Reproduce the entries below that begin with the line containing "水旋喷漆房技术-(自动保存的)1word版本" and end with the line containing "I Really Love IT! Raw Chapter 50 - Page 19", including both of those lines. Leave the pictures out and give only the text of each line.

__TASK INPUTS__:
□ □ □

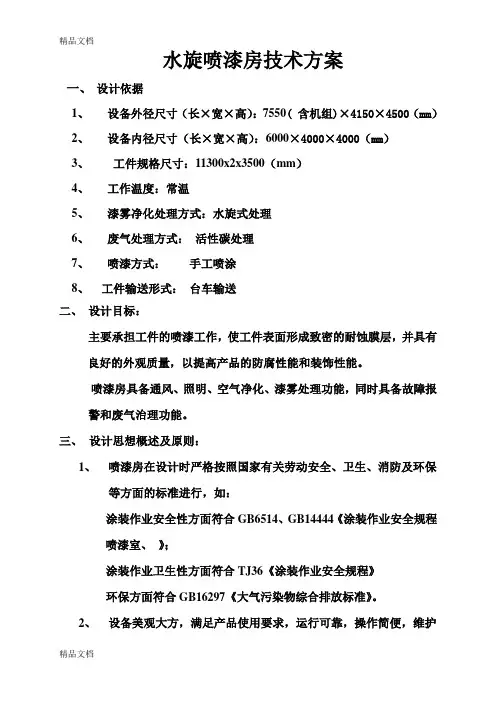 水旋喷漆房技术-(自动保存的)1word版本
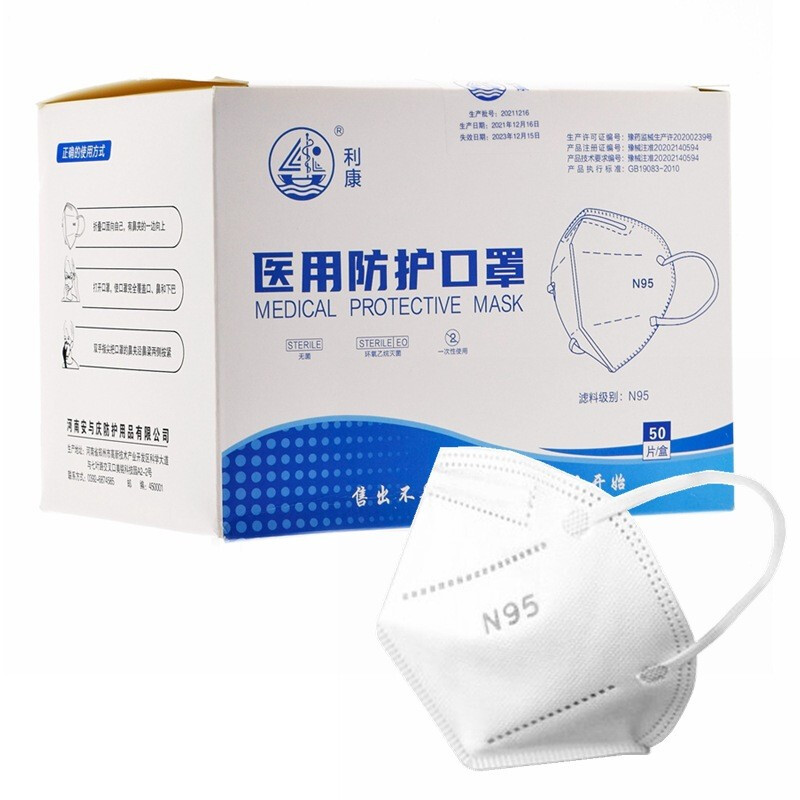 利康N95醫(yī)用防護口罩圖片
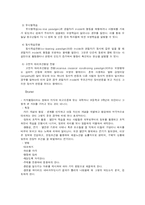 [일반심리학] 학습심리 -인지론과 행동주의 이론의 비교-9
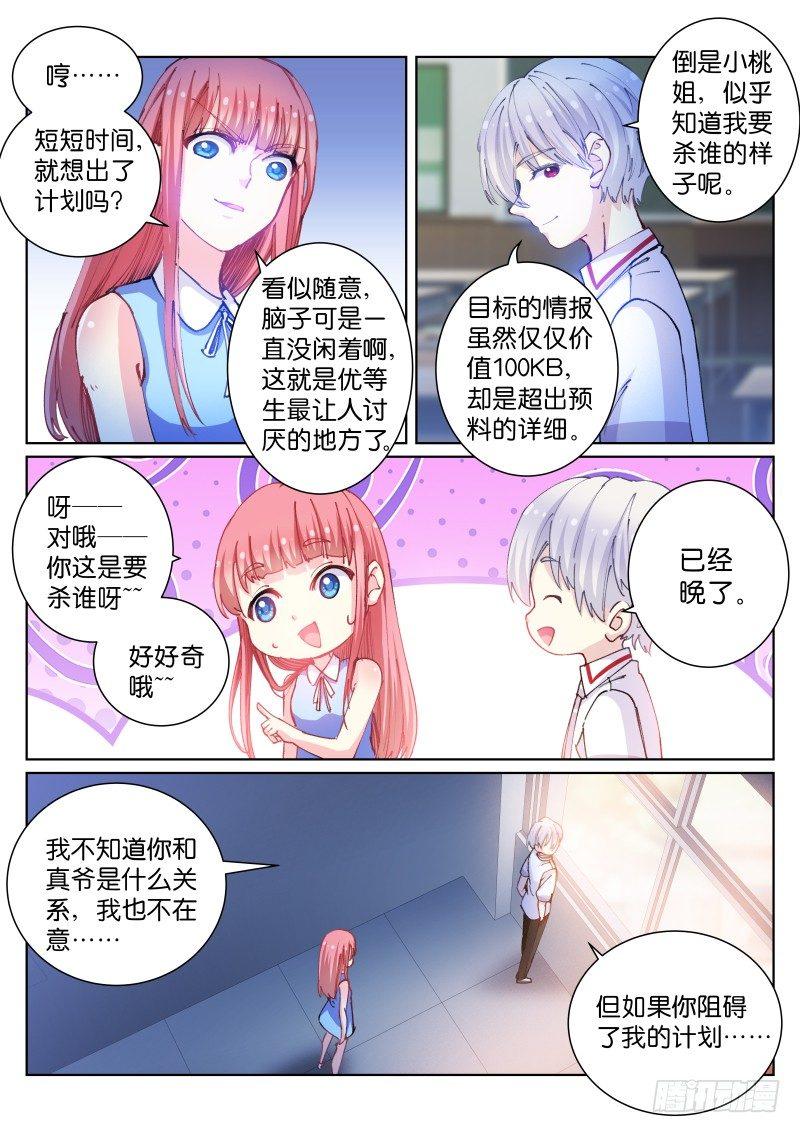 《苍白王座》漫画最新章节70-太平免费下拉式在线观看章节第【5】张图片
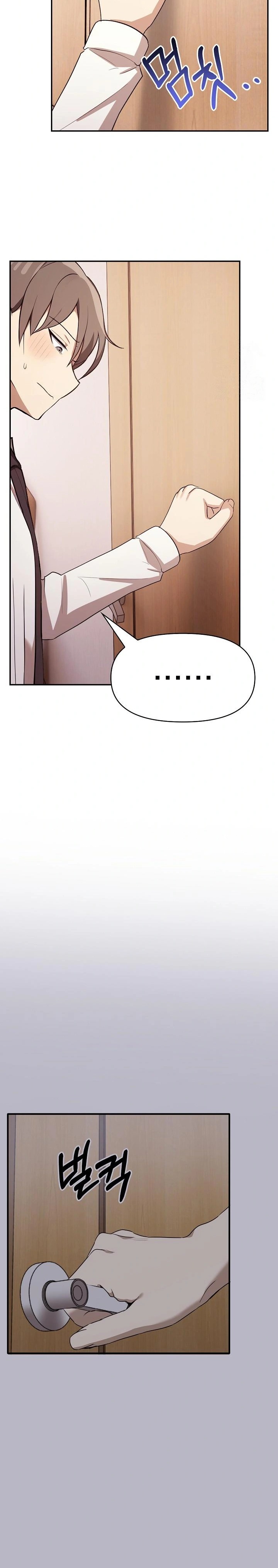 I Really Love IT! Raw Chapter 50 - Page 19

□ □ □

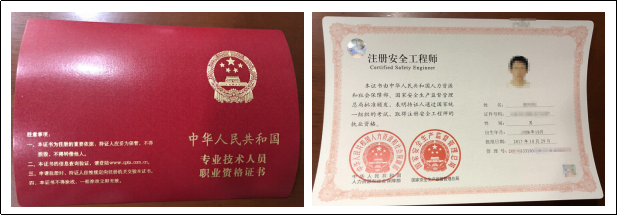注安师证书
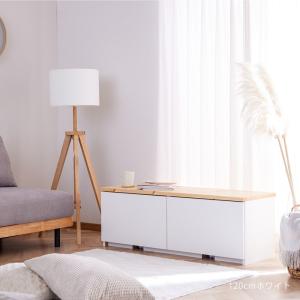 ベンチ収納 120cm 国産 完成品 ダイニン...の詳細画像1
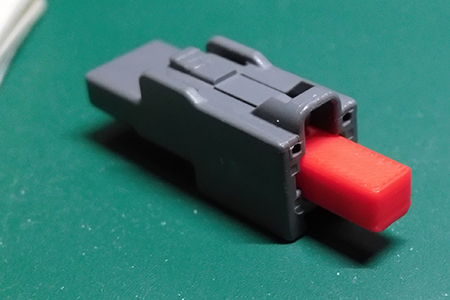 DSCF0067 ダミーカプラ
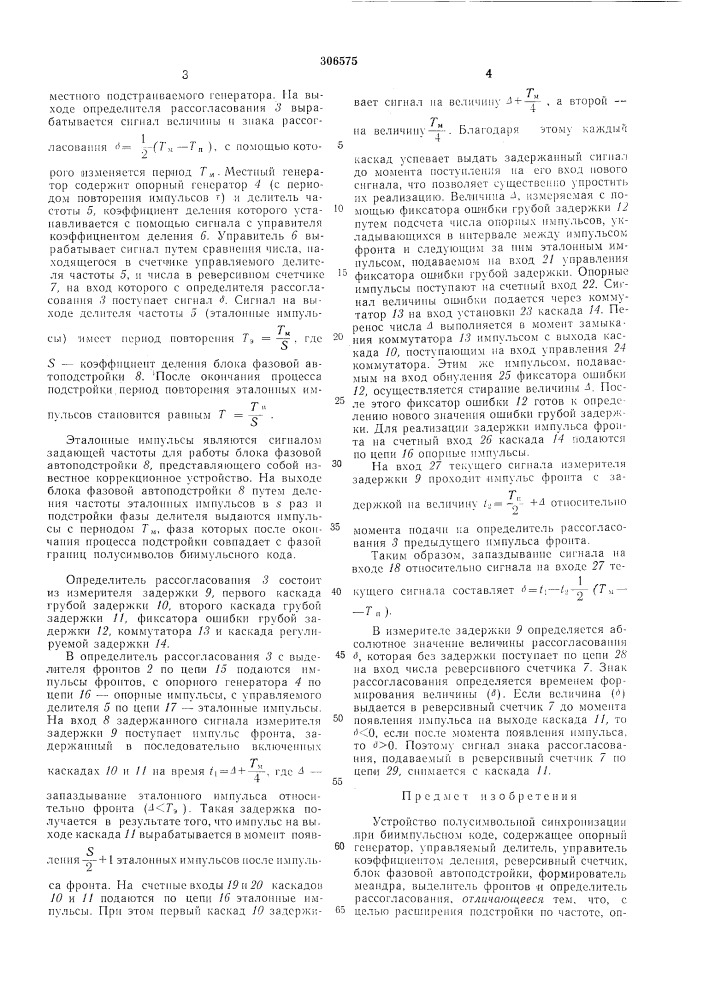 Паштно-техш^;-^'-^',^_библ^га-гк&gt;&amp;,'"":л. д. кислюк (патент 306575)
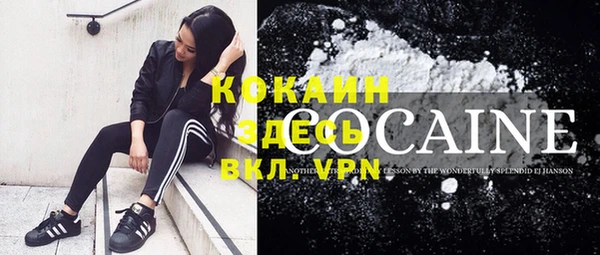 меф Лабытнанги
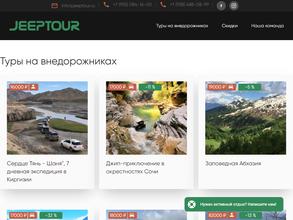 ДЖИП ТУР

□ □ □

__RESULT OF THE TASK__:
 水旋喷漆房技术-(自动保存的)1word版本
 利康N95醫(yī)用防護口罩圖片
 [일반심리학] 학습심리 -인지론과 행동주의 이론의 비교-9
 《苍白王座》漫画最新章节70-太平免费下拉式在线观看章节第【5】张图片
 I Really Love IT! Raw Chapter 50 - Page 19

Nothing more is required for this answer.